Rahmenhandlung sind die Erzählungen eines Seemannes, der eine Zeit lang bei den Utopiern gelebt haben will. Der Roman beschreibt eine auf rationalen Gleichheitsgrundsätzen, Arbeitsamkeit und dem Streben nach Bildung basierende Gesellschaft mit demokratischen Grundzügen.

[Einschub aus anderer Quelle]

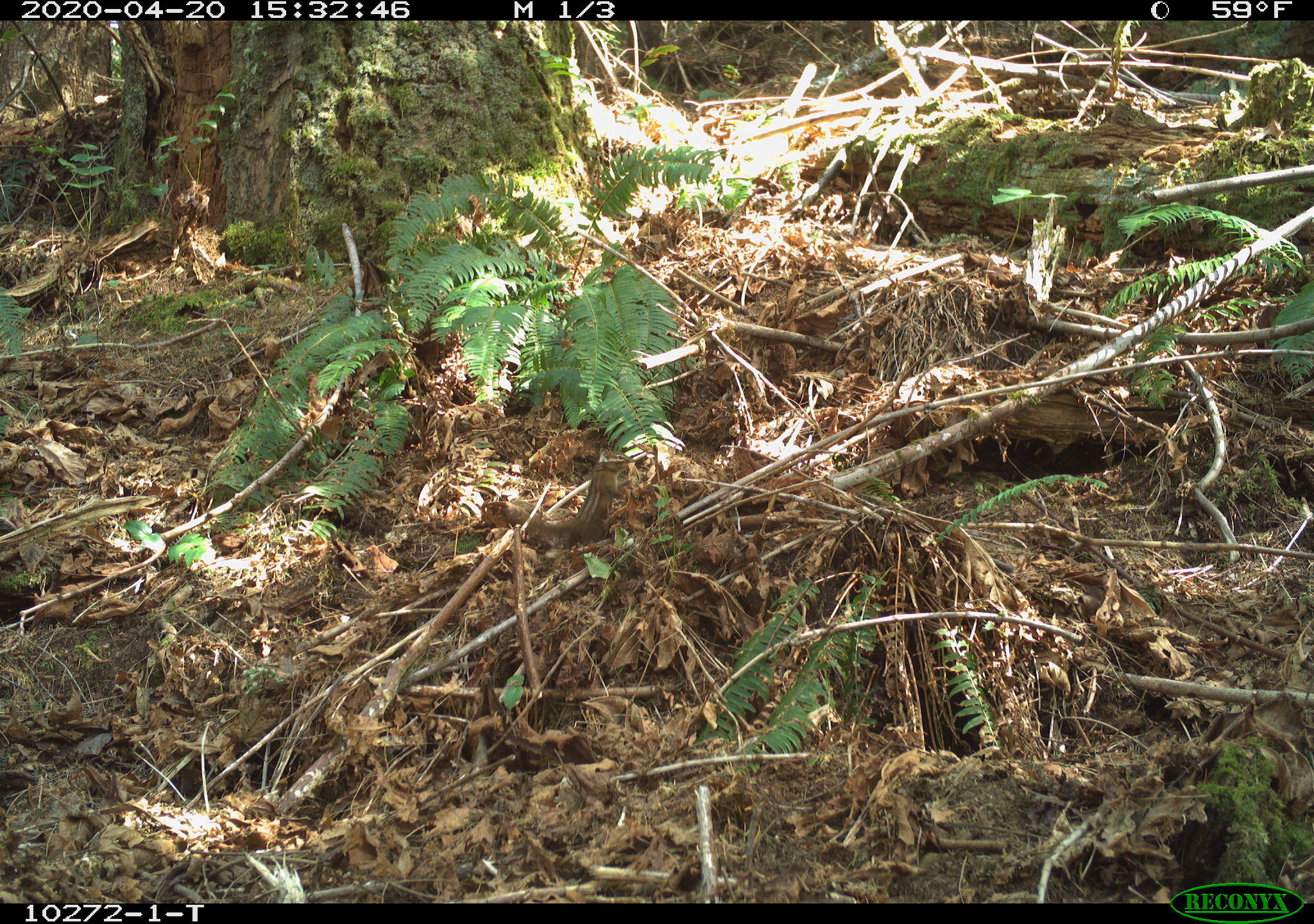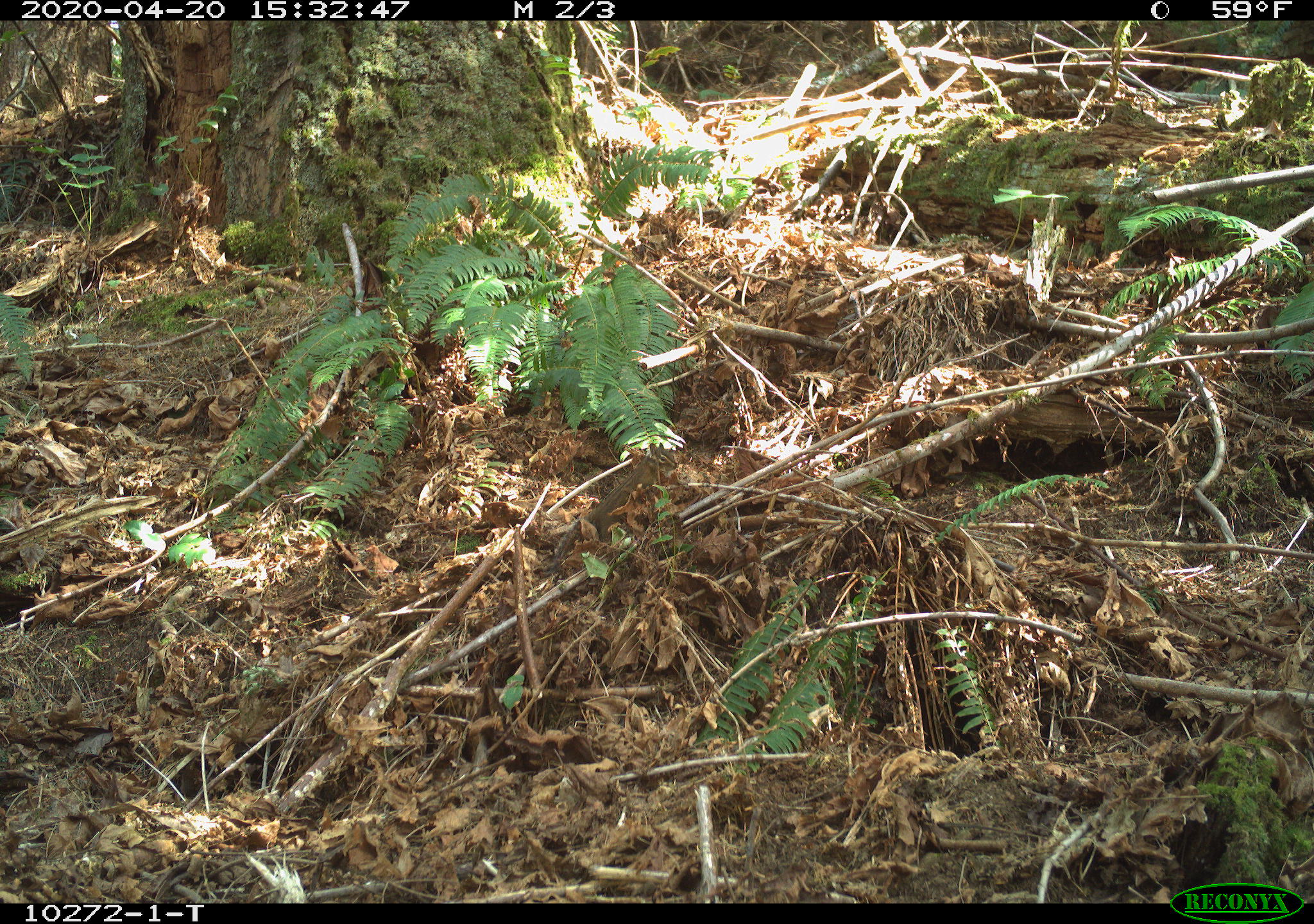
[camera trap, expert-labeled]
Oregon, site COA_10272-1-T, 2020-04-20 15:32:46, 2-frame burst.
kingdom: Animalia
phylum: Chordata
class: Mammalia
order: Rodentia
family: Sciuridae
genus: Neotamias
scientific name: Neotamias townsendii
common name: townsend's chipmunk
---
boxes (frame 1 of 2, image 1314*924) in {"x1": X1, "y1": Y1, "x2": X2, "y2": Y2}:
townsend's chipmunk: {"x1": 503, "y1": 438, "x2": 634, "y2": 554}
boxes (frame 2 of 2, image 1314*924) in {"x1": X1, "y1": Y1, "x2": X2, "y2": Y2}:
townsend's chipmunk: {"x1": 551, "y1": 442, "x2": 678, "y2": 562}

In der Republik ist aller Besitz gemeinschaftlich, Anwälte sind unbekannt, und unabwendbare Kriege werden bevorzugt mit ausländischen Söldnern geführt.

Die Erstveröffentlichung des philosophischen Dialogs Utopia in lateinischer Sprache erfolgte auf Betreiben des berühmten Humanisten Erasmus von Rotterdam 1516 in Löwen, weitere Drucke folgten 1517 in Paris und 1518 in Basel Retrodigialisat ist online - siehe unten Link) . Die erste deutsche Übersetzung – unter dem Titel Von der wunderbarlichen Innsul Utopia genannt, das andere Buch – erschien 1524.

Thomas Morus (Thomas More; * 7. Februar 1478 in London; † 6. Juli 1535 ebenda) war ein englischer Staatsmann und humanistischer Autor. Er ist ein Heiliger und Märtyrer der römisch-katholischen Kirche (Gedenktag 22. Juni).  Die Heiligsprechung erfolgte 1935, zu einer Zeit, als die Konflikte zwischen NS-Regime und katholischer Kirche durch Nichtachtung der Konkordatsvereinbarungen und Menschenrechtsverletzungen durch die Nationalsozialisten immer offenkundiger wurden. Die Heiligsprechung wurde von einigen als ein Zeichen zum religiösen Widerstand gegen totalitäre Herrschaftsansprüche interpretiert.